The thing about the way they plow the streets here is that the snow doesn’t go off the road, it just makes walls on both sides of the street that make it so there’s only room for one car.  So, see, there was no where to go when we saw her, and no way to make her stop, and if Drew hadn’t been so smart that day, we definitely would’ve all died.

“Flat against the snow, Idiots!”  Drew yelled, and we jumped against it like cicadas on a wall—our arms all stretched out above us, and our hands dug in, trying to hold ourselves skinny against the snow.  I sucked in my stomach when I heard Miss Allen’s horn, and felt this big wind go up our coats when she whizzed past.  She ran over the spoon I dropped, which was Mom’s, but Ellie and me got lucky—not like Drew, who had bruises for months from Miss Allen’s door handle slid across his butt.

You’d think she would’ve been glad she didn’t crush us, but she was totally upset, all red and screaming, “Where are your parents?”—like we would ever even tell her that after she practically tried to kill us.  But then Dad ran out into the yard and was calling for us, and it wasn’t like we could hide him from her.

We ducked down behind the Weeping Willow to watch them.  I couldn’t hear any of the actual words, only how Miss Allen was talking really quickly and angrily, with Dad all interrupting her to say short and serious things.    Then all of a sudden we could hear exactly what he was saying, which is never a good thing.

“Where are my children!”  Dad screamed.

Of course we thought we were in trouble, and so we ran to Dad to tell our side.  When I saw him, I kind of wished I’d gotten a little hurt or something, so that he couldn’t be mad at us.  He pushed Miss Allen out of the way and ran at us fast.  He looked crazy, but instead of hitting us or yelling he just grabbed each of our shoulders, like he was counting us, and whispered, “inside, my darlings.  Inside.”

Miss Allen kept talking, but was a little quieter about wanting Dad’s attention.
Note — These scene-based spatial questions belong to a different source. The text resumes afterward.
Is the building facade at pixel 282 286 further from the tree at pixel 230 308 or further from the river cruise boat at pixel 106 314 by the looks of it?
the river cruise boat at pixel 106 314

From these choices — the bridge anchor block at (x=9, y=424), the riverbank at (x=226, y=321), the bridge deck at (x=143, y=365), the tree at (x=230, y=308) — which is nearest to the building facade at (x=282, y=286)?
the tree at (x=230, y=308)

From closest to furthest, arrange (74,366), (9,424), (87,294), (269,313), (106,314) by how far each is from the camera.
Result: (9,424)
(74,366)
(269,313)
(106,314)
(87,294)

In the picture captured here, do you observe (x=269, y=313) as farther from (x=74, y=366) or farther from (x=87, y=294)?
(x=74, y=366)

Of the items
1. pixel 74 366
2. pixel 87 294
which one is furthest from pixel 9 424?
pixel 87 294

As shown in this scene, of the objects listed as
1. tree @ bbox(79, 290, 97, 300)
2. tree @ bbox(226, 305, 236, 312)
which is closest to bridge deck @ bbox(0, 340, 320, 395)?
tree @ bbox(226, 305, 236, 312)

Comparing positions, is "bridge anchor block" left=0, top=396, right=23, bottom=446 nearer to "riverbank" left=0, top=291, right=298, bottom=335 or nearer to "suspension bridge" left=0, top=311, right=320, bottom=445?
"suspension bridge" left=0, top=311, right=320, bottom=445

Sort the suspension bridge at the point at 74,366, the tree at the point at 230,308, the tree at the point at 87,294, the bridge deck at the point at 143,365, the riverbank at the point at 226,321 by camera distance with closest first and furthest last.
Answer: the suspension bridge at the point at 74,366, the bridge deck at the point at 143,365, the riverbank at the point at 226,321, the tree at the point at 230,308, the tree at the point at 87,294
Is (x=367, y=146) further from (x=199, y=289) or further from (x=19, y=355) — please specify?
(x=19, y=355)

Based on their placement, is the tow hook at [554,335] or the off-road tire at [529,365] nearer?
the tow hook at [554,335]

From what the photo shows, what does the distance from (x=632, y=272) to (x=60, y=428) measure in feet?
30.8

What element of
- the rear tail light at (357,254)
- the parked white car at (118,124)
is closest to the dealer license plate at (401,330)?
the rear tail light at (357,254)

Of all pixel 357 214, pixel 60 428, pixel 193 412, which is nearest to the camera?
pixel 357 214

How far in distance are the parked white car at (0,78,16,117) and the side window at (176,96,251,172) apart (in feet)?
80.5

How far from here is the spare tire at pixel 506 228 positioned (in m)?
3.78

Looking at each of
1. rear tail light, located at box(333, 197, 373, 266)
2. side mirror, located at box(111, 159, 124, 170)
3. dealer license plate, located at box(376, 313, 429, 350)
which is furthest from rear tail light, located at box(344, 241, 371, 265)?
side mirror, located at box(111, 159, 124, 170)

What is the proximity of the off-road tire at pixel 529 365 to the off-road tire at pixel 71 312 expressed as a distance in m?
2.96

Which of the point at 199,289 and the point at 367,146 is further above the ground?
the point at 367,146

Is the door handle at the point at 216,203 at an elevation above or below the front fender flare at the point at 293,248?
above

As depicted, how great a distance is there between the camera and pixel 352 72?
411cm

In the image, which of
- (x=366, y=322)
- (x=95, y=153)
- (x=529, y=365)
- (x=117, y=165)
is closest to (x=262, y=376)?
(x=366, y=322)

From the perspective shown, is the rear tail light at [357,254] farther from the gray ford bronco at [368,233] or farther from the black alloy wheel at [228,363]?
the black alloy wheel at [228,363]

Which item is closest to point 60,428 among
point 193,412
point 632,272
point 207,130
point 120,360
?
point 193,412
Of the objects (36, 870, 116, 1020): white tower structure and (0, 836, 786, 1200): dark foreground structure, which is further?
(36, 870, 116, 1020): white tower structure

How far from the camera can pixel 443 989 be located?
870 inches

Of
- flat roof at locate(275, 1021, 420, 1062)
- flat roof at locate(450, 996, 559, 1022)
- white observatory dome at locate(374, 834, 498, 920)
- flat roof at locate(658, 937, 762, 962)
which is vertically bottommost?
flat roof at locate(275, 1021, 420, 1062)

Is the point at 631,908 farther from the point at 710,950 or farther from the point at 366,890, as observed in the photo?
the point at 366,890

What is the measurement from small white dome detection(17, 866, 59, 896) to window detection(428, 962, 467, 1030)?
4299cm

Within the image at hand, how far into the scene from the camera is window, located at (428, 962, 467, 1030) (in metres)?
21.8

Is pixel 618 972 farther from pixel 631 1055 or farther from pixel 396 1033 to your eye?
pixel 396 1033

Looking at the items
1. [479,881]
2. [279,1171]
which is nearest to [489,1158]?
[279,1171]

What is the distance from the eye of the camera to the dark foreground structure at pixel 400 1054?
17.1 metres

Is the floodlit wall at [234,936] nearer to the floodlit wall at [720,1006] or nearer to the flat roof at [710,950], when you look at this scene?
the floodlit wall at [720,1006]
She kept reaching out to touch him and then putting a piece of hair behind her ear instead.  “All I’m saying,” she said, all chasing after us, whining like a little kid.  “All I’m saying is they’re your kids, and”—she stopped talking when she saw that Dad was about to slam the door.

We followed him into the TV room, still thinking, I guess, that he might be angry.  He sat down on the couch in the TV room and rubbed his eyes underneath his glasses—these could be angry things or tired things, we didn’t know.  So we just sort of stood in front of him, all dripping on the carpet.